The relatively high proline compositions in A. keyserlingi silks from spiders collected in November indicated that it was likely that MaSp2 was predominantly expressed, while the compositions of their silks from those collected in May indicated that it was likely that MaSp1 was predominantly expressed. In May, glycine and alanine within A. keyserlingi dragline silk were distributed more toward 3,10helices/random coil than β-sheets, which contrasted with the conformations within the MaSp1 predominant dragline silks of N. plumipes and L. hasselti. In the latter species’ silks, glycine and alanine were distributed more toward β-sheets. The greater proportion of β-sheet formations within N. plumipes silk is explainable by their high glycine and alanine compositions, with the majority of the alanine forming (A)n sequences and most of the glycine forming (GA)n sequences that conformed into β-sheets.

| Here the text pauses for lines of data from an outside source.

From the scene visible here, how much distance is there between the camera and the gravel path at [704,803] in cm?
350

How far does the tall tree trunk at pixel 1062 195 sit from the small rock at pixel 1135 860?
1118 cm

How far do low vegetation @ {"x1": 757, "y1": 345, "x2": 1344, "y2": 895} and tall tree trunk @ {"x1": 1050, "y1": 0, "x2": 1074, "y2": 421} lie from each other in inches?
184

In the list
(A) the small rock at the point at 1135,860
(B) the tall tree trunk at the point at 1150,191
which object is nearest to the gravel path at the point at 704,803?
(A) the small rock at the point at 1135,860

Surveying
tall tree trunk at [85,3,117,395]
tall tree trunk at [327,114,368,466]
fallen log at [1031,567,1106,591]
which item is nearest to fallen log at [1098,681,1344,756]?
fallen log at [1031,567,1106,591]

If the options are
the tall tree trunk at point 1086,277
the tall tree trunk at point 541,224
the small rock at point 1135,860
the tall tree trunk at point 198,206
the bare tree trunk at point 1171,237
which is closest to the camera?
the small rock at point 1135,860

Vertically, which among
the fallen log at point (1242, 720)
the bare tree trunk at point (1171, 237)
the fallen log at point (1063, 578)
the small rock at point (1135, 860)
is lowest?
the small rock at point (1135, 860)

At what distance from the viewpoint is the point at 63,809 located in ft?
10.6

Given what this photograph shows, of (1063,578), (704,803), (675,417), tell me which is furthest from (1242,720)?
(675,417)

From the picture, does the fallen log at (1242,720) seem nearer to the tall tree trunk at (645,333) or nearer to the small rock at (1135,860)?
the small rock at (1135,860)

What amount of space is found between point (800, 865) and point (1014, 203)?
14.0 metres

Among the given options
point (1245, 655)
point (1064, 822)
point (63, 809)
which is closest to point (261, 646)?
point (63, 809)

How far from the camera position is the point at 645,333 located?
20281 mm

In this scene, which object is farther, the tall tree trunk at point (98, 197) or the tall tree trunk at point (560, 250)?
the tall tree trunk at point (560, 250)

Our tensile tests and HPLC analyses suggested that spidroin expression had little influence on silk mechanical properties. ssNMR, on the other hand, showed that L. hasselti and N. plumipes dragline silks had greater alanine β-sheet conformations and crystallinity than did that of A. keyserlingi. The greater helical conformations in A. keyserlingi dragline silks explained its extensibility. Our finding that alanine compositions did not differ between species while β-sheet conformations differed significantly suggested that “on-the-fly” repositioning of alanine during spinning may be a mechanism for inducing protein secondary structural variations, but this needs verification.

We showed here that while amino acid compositions varied over time in different spiders, decoupling of protein secondary structures from spidroin expression could ensure that functionally effective dragline silks are consistently produced. Our findings improve our understanding of the biological processes that induce dragline silk to vary in chemical, structural and mechanical properties across environments. Such understanding is important if spider dragline silk is to be successfully synthesized commercially.